I know that life really will go on. The other kids need to be fed, taken outside, and loved. But right now I just cannot imagine what life will be like without Sly, my big ol’ Pooh Bear.
This is so, so hard. All of us rescuers have to say goodbye to the old, sick dogs that we rescue, and nothing can ever make that easier. In 2008 alone, we lost our own dogs Isaac and Sly, as well as a number of rescue dogs, some of them adopted and others with us in hospice care. It gets harder every time. I honestly don’t know how many more times I can do this. I know that Barbara feels much the same way.

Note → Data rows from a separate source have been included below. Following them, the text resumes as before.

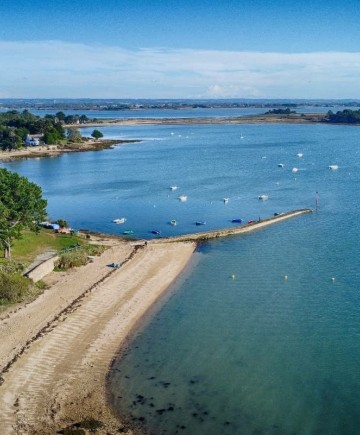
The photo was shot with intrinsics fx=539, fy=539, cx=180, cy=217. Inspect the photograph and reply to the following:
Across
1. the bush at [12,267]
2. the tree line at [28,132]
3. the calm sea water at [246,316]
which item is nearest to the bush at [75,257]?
the bush at [12,267]

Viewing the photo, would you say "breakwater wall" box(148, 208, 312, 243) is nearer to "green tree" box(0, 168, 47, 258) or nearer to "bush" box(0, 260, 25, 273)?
"green tree" box(0, 168, 47, 258)

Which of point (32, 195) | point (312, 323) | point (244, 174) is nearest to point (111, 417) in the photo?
point (312, 323)

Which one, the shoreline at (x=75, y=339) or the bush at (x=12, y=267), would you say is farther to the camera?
the bush at (x=12, y=267)

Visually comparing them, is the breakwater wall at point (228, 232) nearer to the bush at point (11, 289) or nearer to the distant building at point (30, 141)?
the bush at point (11, 289)

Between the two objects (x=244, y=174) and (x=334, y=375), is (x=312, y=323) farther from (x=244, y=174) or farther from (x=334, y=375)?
(x=244, y=174)

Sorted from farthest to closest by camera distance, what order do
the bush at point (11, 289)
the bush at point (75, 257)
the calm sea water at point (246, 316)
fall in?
the bush at point (75, 257) → the bush at point (11, 289) → the calm sea water at point (246, 316)

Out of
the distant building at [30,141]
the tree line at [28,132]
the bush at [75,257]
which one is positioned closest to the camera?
the bush at [75,257]

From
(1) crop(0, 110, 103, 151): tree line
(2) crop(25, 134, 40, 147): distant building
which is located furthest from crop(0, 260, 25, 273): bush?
(2) crop(25, 134, 40, 147): distant building
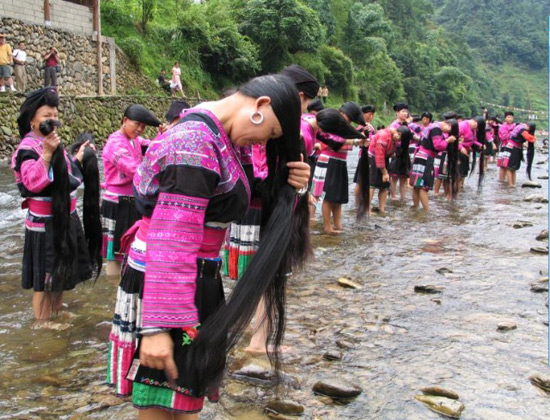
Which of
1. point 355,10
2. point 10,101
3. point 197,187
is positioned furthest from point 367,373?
point 355,10

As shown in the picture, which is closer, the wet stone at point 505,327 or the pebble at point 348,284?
the wet stone at point 505,327

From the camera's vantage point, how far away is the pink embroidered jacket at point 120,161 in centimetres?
559

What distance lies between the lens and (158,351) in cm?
205

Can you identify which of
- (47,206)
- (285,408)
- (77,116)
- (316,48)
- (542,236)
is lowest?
(285,408)

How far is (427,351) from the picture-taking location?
4.23m

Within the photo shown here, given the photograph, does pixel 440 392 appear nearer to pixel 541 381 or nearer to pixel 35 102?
pixel 541 381

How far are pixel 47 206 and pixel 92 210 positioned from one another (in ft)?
2.36

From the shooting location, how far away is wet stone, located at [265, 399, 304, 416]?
10.7 ft

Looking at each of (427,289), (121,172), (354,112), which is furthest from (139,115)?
(427,289)

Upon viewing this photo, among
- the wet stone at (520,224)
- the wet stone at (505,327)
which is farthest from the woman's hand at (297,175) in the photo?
the wet stone at (520,224)

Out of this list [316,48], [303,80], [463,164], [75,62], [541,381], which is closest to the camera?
[541,381]

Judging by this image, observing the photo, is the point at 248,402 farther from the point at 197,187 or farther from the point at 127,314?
the point at 197,187

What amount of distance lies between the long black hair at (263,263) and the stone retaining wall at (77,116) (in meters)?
13.5

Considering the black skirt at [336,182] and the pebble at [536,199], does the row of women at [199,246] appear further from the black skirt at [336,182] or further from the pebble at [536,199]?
the pebble at [536,199]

Is this “just” rescue fatigue? Maybe. We’ve been doing this for so long, with not nearly enough help, ruining ourselves financially, destroying our house, and enduring the heartache of loss over and over. But it feels to me like more than that. We have something like 30 or 35 little boxes of ashes on our family room bookshelves. Every one of those represents a dog whom we loved dearly and who came to the end of their lives while in our care. There are so many cancers, so many kidney failures, so many heart diseases, and one automobile strike. And I just don’t know how to keep on bearing it.
Goodbye, my precious Sly. You’re no longer in pain, no longer worried that the other dogs will crowd you or knock into you, and no longer dealing with the loss of appetite you suffered lately. You’ll see so many of your friends and family members at the Bridge, and we’ll be there with you eventually. I love you, my beautiful boy. And I always will.